### Petikan Bacaan
━━━━━━━━━━

Tidak seperti orang pada umumnya, di mana ketika camping harus membawa segala macam jenis makanan, tetapi di kawasan Kecamatan Sokan, terutama daerah hulu termasuk di Tangkit, ketika musim kemarau camping hanya membutuhkan modal alat penyelam semata, selebihnya beras, bumbu-bumbu dan peralatan masak saja yang harus dibawa.
Setelah selesai bersantap ria, kami memanfaatkan waktu untuk mandi berenang di sungai. Air sungai amat jernih dan bersih, sehingga kami tak perlu membawa bekal berupa minuman, cukup minum air sungai.

━━━━━━━━━━

### Data yang Diberikan
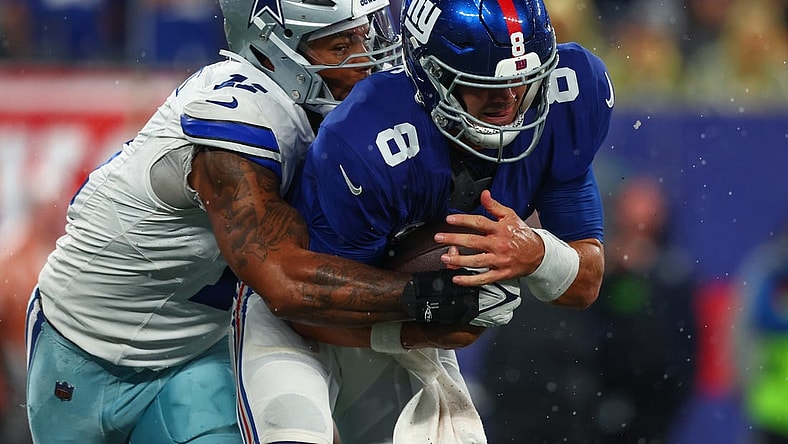 Sep 10, 2023; East Rutherford, New Jersey, USA; New York Giants quarterback Daniel Jones (8) is sacked by Dallas Cowboys linebacker Micah Parsons (11) during the first half at MetLife Stadium. Mandatory Credit: Ed Mulholland-USA TODAY Sports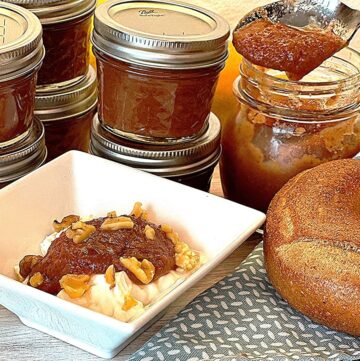 Small jars of caramel colored pear butter, plus the thick brownish butter on a spoon and topping plain yogurt in a white dish.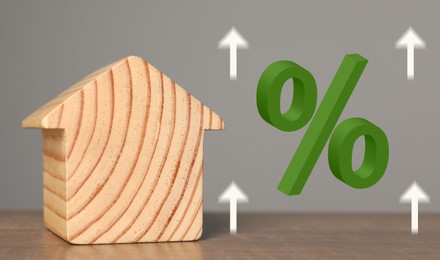 Image of Mortgage rate. Wooden model of house, arrows and percent sign, banner design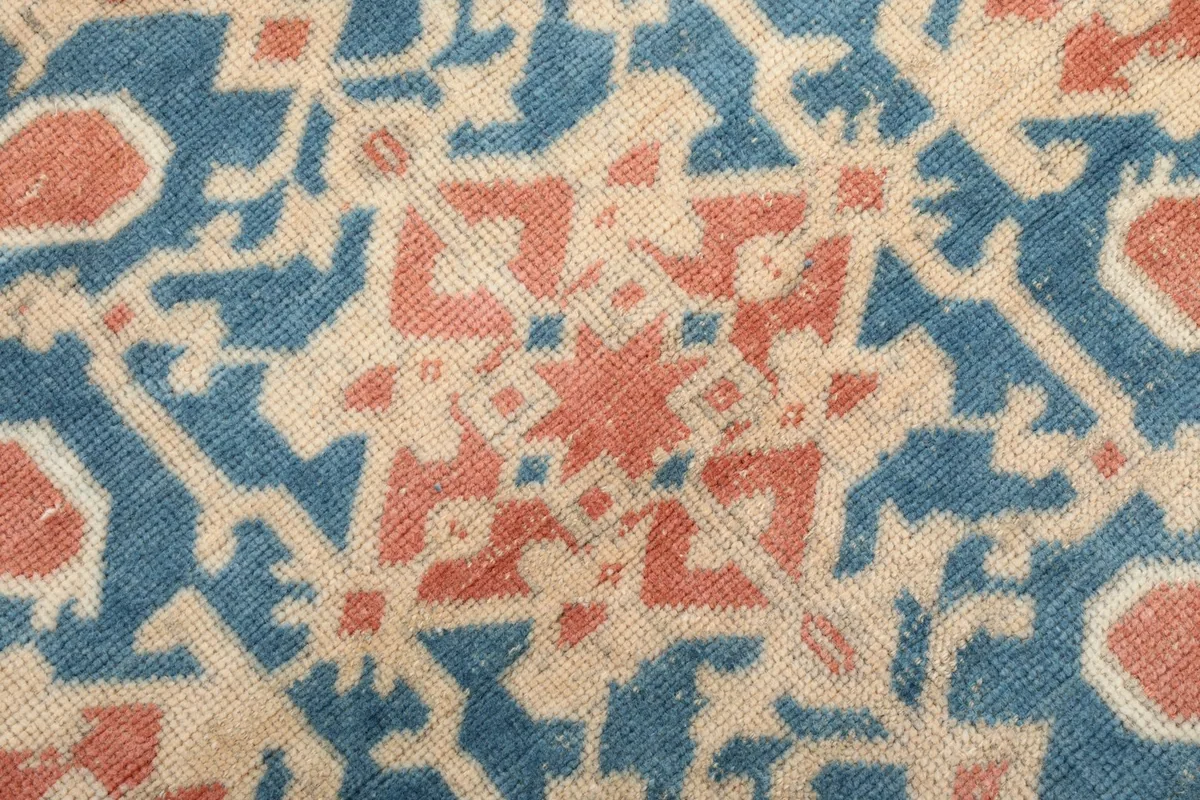 Extreme close-up of the low wool pile and hand-knotted texture of the rug.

━━━━━━━━━━

### Tugas
[a] Terjemahkan kalimat dari petikan bacaan ini ke dalam bahasa Inggris: "Air sungai amat jernih dan bersih, sehingga kami tak perlu membawa bekal berupa minuman, cukup minum air sungai."
[b] Tuliskan kembali tanpa perubahan bagian petikan bacaan yang diawali dengan kata-kata yang memuat "Setelah selesai bersantap" dan diakhiri dengan "minum air sungai.".
Daftar di atas tidak ada hubungannya dengan petikan bacaan.

### Jawaban per Nomor
[a] The river water was very clear and clean, so we did not need to bring drinks as provisions; drinking the river water was enough.

[b]
Setelah selesai bersantap ria, kami memanfaatkan waktu untuk mandi berenang di sungai. Air sungai amat jernih dan bersih, sehingga kami tak perlu membawa bekal berupa minuman, cukup minum air sungai.